◆ **To be done**:
Please select each line in the records below that contains the word "shadow". Case counts.

◆ **Data to process**:
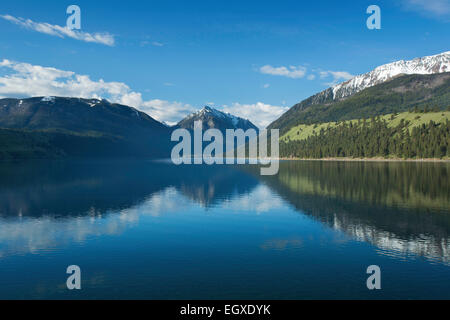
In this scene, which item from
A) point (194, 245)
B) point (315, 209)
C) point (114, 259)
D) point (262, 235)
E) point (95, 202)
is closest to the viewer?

...

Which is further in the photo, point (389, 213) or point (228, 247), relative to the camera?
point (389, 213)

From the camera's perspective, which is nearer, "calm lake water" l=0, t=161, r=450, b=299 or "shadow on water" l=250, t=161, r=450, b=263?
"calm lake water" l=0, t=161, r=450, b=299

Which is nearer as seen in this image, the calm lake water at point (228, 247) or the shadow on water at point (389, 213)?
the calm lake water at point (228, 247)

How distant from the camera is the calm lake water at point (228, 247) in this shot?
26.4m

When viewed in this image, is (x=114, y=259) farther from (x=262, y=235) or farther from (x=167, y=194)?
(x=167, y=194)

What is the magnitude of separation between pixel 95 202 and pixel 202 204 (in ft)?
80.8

◆ **Reply to the task**:
From the camera's perspective, which is nearer, "calm lake water" l=0, t=161, r=450, b=299 or "shadow on water" l=250, t=161, r=450, b=263?
Which is nearer as seen in this image, the calm lake water at point (228, 247) or the shadow on water at point (389, 213)?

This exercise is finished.